:: Required work ::
1: Reproduce the portion of the Mathematica question that begins with the words containing "Mathematica Asked on" and ends with "the original grid.".
2: Answer these questions using the Mathematica question:
(a) What initial value is given for n[0] in the first equation?
(b) According to the text, what is needed because the original model's output in natural units is wrong?
(c) In the log-transformed model sol4, what value does ln'[t] take when Mod[t, 100] >= 60?

Mathematica Asked on March 21, 2021
I’d like to transform an InterpolatingFunction from NDSolve but can’t figure out how. Here’s an example. The equation I want to solve is
sol1 = NDSolve[{n'[t] == n[t] (1 - n[t]), n[0] == 10^-5}, n, {t, 0, 20}]
but for numerical reasons (not in this toy example), the log transformed equation
sol2 = NDSolve[{ln'[t] == (1 - E^ln[t]), ln[0] == Log[10^-5]}, ln, {t, 0, 20}]
works better. How can I transform the result in sol2 to match sol1 by taking E^sol2, without losing any accuracy?
EDIT: A slightly less minimal example:
This is in response to @MichaelE2’s comment below. It’s still a toy example, but illustrates the problem with interpolating only on the original grid.
This is the original model in natural units. The output is wrong because extra AccuracyGoal is needed.
sol3 = NDSolve[{n'[t] ==
Piecewise[{{n[t] (1 - n[t]), Mod[t, 100] < 60}, {-n[t], Mod[t, 100] >= 60}}],
n[0] == 10^-15}, n, {t, 0, 100}][[1]];
Plot[n[t] /. sol3, {t, 0, 100}]
Here’s a better solution of the model:
sol3b = NDSolve[{n'[t] ==
Piecewise[{{n[t] (1 - n[t]), Mod[t, 100] < 60}, {-n[t], Mod[t, 100] >= 60}}],
n[0] == 10^-15}, n, {t, 0, 100}, AccuracyGoal -> [Infinity]][[1]];
Plot[n[t] /. sol3b, {t, 0, 100}]
Here’s a solution of the log-transformed model:
sol4 = NDSolve[{ln'[t] ==
Piecewise[{{(1 - E^ln[t]), Mod[t, 100] < 60}, {-1, Mod[t, 100] >= 60}}],
ln[0] == Log[10^-15]}, ln, {t, 0, 100}][[1]];
Plot[E^ln[t] /. sol4, {t, 0, 100}]
Now to try the two different ways to create an exponentiated InterpolatingFunction. This one uses the original grid and leads to a big artifact.

:: Dataset records ::
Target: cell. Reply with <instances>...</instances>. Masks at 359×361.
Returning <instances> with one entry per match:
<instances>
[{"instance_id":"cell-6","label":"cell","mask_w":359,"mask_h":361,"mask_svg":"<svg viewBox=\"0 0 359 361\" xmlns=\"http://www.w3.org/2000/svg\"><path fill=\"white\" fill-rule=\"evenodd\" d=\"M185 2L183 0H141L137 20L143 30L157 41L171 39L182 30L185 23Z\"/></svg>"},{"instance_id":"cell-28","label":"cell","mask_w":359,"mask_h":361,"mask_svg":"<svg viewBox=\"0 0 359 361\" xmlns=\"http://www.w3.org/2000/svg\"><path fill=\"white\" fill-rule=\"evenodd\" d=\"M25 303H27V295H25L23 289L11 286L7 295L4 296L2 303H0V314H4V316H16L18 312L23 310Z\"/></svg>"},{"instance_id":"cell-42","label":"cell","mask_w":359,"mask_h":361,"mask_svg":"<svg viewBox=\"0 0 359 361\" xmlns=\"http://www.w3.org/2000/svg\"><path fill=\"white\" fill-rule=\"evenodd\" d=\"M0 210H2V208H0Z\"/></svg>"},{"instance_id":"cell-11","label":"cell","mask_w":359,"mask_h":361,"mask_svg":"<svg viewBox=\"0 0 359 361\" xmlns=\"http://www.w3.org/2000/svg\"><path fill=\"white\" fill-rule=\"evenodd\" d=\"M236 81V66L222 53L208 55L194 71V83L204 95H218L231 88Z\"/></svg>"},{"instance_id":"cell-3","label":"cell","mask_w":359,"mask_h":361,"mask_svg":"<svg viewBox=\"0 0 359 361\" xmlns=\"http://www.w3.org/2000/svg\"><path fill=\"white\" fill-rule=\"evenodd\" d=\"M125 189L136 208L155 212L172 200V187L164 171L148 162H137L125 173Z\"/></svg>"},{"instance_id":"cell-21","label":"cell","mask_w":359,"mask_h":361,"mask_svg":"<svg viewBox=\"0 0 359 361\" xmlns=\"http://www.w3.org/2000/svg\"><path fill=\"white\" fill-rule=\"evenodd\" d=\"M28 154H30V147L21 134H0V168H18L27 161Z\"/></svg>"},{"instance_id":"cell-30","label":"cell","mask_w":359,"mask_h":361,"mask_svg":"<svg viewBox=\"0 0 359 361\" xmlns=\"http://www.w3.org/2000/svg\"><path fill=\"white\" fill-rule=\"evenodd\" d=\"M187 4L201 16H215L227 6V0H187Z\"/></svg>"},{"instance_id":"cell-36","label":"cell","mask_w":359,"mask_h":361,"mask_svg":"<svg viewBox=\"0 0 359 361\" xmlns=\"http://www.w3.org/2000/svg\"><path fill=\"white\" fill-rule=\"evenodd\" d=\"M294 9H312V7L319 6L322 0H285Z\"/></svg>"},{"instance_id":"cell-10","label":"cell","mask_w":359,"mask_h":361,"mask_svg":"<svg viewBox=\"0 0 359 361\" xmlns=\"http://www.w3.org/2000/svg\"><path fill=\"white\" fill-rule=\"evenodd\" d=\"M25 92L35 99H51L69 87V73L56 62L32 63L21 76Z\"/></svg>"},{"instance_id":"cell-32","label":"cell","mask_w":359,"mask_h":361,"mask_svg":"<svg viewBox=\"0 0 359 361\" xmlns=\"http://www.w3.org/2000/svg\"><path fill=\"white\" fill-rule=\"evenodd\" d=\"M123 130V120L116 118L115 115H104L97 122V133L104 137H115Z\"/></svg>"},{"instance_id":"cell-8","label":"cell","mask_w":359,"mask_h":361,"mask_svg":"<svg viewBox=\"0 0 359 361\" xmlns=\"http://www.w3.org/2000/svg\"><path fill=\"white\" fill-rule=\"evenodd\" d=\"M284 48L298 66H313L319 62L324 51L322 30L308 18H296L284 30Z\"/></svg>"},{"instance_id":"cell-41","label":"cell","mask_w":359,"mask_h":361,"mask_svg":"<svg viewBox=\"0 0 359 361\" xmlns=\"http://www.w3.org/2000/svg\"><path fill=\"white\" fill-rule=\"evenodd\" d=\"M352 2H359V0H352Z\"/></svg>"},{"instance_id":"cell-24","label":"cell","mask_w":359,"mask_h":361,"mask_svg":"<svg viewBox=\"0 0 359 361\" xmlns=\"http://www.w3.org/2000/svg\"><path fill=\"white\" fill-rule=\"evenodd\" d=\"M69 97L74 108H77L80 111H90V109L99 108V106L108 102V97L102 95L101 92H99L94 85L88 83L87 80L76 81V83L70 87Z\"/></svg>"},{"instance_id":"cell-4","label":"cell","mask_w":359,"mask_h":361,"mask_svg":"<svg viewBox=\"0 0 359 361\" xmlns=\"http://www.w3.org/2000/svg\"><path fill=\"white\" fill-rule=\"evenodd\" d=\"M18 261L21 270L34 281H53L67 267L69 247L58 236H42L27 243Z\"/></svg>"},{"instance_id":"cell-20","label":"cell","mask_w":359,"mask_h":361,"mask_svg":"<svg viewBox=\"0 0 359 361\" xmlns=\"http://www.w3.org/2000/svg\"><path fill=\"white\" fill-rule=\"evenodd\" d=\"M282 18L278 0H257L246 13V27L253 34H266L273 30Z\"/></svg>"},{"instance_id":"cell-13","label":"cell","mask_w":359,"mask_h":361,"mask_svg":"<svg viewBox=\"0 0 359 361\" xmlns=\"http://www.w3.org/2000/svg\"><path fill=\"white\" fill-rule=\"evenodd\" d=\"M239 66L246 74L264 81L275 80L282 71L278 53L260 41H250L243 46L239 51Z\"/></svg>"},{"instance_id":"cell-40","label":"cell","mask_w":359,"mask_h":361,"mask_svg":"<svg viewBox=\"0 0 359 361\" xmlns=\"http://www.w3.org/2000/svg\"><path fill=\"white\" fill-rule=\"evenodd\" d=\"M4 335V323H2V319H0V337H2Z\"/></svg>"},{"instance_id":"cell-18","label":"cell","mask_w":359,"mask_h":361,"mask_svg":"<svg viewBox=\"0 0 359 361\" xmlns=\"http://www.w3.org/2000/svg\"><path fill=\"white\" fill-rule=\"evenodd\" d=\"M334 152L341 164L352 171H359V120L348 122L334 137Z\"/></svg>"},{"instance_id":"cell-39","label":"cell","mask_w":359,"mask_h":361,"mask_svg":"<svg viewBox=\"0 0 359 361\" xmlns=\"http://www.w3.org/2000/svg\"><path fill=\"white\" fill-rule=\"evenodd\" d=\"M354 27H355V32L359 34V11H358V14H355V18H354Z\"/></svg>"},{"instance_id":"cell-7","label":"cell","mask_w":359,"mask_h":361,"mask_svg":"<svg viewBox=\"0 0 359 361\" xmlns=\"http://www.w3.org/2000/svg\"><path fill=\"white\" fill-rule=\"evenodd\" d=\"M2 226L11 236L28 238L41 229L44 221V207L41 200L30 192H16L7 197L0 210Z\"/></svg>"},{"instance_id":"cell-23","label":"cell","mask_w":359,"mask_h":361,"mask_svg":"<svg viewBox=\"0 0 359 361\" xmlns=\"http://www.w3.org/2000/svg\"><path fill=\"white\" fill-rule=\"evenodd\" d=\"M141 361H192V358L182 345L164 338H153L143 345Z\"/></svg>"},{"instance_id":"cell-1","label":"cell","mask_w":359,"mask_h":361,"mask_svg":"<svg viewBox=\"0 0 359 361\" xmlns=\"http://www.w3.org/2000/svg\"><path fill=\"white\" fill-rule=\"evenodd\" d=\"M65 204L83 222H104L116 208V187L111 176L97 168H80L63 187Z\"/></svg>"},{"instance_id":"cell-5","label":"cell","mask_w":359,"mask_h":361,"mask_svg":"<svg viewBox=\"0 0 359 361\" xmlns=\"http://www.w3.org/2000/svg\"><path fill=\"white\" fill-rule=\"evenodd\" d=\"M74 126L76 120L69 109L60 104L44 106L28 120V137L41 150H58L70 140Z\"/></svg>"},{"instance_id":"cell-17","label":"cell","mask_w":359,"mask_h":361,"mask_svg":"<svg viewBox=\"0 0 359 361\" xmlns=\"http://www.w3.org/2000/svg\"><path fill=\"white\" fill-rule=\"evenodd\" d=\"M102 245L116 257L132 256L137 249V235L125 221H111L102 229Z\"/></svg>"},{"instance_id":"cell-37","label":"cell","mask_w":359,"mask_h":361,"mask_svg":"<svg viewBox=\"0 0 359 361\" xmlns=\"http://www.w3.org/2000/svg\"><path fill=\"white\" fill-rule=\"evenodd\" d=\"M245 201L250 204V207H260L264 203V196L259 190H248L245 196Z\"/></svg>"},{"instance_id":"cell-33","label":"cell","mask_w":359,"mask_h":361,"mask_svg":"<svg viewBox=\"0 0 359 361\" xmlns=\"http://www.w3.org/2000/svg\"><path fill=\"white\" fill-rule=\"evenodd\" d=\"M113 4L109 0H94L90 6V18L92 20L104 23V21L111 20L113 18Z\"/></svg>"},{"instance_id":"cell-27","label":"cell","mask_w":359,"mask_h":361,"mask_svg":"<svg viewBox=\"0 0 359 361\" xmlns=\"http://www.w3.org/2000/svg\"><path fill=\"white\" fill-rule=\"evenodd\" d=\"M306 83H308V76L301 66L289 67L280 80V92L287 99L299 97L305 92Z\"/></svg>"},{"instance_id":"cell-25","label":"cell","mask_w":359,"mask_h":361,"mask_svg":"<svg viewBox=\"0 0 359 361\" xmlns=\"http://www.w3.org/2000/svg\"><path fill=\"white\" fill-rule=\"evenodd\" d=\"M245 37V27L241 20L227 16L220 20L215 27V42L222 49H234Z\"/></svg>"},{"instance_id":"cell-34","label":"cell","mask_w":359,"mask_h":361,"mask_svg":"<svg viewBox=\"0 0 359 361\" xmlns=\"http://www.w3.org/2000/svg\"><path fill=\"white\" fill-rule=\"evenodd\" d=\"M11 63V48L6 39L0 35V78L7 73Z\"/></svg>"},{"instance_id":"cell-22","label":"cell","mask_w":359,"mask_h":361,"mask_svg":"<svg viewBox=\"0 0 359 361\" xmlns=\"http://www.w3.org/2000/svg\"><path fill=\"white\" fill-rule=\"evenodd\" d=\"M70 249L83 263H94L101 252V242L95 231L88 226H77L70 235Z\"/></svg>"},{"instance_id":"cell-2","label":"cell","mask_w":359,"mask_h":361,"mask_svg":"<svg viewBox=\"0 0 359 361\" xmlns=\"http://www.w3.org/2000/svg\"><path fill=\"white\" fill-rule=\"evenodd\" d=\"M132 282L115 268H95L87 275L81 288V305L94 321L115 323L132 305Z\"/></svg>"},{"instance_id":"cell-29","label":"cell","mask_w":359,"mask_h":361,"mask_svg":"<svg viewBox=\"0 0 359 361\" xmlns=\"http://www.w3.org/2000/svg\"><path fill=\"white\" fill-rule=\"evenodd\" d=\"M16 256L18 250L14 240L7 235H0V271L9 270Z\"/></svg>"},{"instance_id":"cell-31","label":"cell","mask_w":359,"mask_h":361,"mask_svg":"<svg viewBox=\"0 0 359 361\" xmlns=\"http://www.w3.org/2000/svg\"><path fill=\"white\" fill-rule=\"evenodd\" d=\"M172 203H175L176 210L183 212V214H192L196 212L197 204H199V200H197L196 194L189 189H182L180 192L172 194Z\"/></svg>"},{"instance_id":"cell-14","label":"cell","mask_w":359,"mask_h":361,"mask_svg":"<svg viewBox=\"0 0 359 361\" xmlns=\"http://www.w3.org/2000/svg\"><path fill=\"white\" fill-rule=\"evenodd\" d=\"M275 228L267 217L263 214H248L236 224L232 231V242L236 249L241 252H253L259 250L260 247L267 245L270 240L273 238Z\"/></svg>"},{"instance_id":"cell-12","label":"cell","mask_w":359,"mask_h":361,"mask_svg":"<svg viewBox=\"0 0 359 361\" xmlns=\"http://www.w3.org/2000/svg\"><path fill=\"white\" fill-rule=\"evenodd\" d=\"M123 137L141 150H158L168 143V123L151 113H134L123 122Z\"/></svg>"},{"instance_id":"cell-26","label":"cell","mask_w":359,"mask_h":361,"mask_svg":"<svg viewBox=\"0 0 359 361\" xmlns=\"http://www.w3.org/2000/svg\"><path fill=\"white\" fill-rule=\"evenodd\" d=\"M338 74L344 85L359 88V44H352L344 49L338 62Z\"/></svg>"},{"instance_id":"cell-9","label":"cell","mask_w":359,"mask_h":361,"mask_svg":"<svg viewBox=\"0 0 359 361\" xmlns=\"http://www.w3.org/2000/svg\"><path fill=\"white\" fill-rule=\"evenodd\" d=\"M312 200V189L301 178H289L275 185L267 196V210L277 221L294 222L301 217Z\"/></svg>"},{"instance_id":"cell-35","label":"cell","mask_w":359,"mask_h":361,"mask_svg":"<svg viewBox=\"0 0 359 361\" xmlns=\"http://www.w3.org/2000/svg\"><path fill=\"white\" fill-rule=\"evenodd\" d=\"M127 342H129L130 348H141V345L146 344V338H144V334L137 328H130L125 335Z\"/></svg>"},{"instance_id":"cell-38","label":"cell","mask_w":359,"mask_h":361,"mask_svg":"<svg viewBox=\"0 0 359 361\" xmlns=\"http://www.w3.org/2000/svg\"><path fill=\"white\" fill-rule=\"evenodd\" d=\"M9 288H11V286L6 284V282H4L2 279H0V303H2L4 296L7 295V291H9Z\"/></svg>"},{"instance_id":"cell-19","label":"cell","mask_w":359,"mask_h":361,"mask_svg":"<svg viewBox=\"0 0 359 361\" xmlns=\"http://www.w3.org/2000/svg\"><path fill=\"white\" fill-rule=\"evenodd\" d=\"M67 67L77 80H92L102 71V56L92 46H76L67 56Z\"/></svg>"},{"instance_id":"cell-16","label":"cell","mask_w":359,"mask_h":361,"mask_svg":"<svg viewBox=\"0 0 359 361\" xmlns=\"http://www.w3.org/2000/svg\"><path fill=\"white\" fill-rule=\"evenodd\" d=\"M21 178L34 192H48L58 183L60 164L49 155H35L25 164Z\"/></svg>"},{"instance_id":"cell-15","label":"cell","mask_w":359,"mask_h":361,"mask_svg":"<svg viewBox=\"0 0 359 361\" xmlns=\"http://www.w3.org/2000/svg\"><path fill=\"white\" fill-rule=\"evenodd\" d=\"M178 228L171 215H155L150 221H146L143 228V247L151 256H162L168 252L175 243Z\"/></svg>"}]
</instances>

:: Outputs by task ::
1:
Mathematica Asked on March 21, 2021
I’d like to transform an InterpolatingFunction from NDSolve but can’t figure out how. Here’s an example. The equation I want to solve is
sol1 = NDSolve[{n'[t] == n[t] (1 - n[t]), n[0] == 10^-5}, n, {t, 0, 20}]
but for numerical reasons (not in this toy example), the log transformed equation
sol2 = NDSolve[{ln'[t] == (1 - E^ln[t]), ln[0] == Log[10^-5]}, ln, {t, 0, 20}]
works better. How can I transform the result in sol2 to match sol1 by taking E^sol2, without losing any accuracy?
EDIT: A slightly less minimal example:
This is in response to @MichaelE2’s comment below. It’s still a toy example, but illustrates the problem with interpolating only on the original grid.

2:
(a) 10^-5
(b) Extra AccuracyGoal
(c) -1